Diabolical Plots #112, June 2024
“This Week in Clinical Dance: Urgent Care at the Hastings Center” by Lauren Ring
“Hold the Sea Inside” by Erin Keating
Reviewed by David Wesley Hill
I’ve reviewed a half dozen issues of Diabolical Plots over the past couple years, and despite the magazine’s name, most of the stories it publishes lack plots of any kind, much less diabolical ones. A fair percentage aren’t even speculative fiction, reminding me more of the absurdist avant-garde “literature” published by the hermetic journals beloved by the pretentious English Lit majors of my college days. Such is the case with the first offering of the month, “This Week in Clinical Dance: Urgent Care at the Hastings Center” by Lauren Ring, which conflates medical procedure with modern dance in a heartfelt exercise that—confusing style for substance—not only lacks a plot, but any other quality that makes a story worth your time, such as characterization, conflict, or epiphany. Sadly, I suspect this won’t matter to regular readers of Diabolical Plots.
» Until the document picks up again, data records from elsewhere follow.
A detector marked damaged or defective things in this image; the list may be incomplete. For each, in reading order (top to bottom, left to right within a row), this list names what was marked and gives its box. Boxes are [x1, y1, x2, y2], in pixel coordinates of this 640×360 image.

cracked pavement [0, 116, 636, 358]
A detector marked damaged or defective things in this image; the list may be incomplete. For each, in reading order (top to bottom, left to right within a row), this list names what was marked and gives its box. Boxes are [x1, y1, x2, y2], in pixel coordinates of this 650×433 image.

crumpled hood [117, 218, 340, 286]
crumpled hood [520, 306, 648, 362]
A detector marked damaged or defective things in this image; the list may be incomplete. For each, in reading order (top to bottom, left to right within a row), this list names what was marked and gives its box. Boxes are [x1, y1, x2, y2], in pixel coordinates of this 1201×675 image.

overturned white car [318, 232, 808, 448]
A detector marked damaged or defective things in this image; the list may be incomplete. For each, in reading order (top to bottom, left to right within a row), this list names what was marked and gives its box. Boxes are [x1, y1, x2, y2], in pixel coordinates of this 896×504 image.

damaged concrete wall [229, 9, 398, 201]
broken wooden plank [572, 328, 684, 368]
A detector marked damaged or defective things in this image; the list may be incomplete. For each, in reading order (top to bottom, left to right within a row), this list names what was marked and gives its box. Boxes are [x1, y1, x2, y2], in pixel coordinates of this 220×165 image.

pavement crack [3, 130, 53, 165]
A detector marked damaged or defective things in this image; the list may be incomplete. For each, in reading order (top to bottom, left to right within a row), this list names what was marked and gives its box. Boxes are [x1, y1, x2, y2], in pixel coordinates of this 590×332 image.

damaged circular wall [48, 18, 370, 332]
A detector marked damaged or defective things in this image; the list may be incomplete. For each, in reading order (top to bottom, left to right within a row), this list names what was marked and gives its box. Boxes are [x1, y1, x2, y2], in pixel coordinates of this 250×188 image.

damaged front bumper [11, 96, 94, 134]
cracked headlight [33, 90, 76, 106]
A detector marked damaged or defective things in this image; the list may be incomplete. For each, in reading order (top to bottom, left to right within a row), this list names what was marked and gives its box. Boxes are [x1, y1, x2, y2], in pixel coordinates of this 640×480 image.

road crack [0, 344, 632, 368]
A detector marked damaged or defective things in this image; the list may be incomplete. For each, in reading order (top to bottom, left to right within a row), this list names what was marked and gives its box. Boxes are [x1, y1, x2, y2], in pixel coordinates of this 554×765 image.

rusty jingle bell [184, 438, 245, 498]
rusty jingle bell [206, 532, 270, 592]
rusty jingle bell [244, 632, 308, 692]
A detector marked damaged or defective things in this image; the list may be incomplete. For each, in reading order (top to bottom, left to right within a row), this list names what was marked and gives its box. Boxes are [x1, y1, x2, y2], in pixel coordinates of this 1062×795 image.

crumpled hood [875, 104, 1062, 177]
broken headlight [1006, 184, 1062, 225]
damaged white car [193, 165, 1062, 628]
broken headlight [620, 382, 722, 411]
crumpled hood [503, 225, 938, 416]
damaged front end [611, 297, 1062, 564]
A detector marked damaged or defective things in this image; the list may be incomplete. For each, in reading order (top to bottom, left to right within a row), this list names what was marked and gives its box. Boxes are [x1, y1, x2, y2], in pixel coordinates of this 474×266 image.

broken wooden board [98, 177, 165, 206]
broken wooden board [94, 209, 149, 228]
As for the rest of you, well—you’ve been warned.
Despite what I just wrote in the preceding paragraph, the second story of the month, “Hold the Sea Inside” by Erin Keating, actually has a plot, albeit a slight one: Woman is happy by the sea. Woman moves to the mountains and is unhappy there. Woman turns into a waterfall and returns to the sea as salt water. This is, of course, an attempt at a modern origin myth, which is why there are no true details in the story, only generalities. In an attempt to be universal, the author foregoes specificity. As one example among many, we never know why Maribel’s husband uprooted them from the beach, only that there “was an accident, an accusation, a falling out.” OK, which was it? An accident? An accusation? Something else? Inquiring minds want to know, but they won’t find the answer here… May appeal to those who mistake ambiguity for profundity.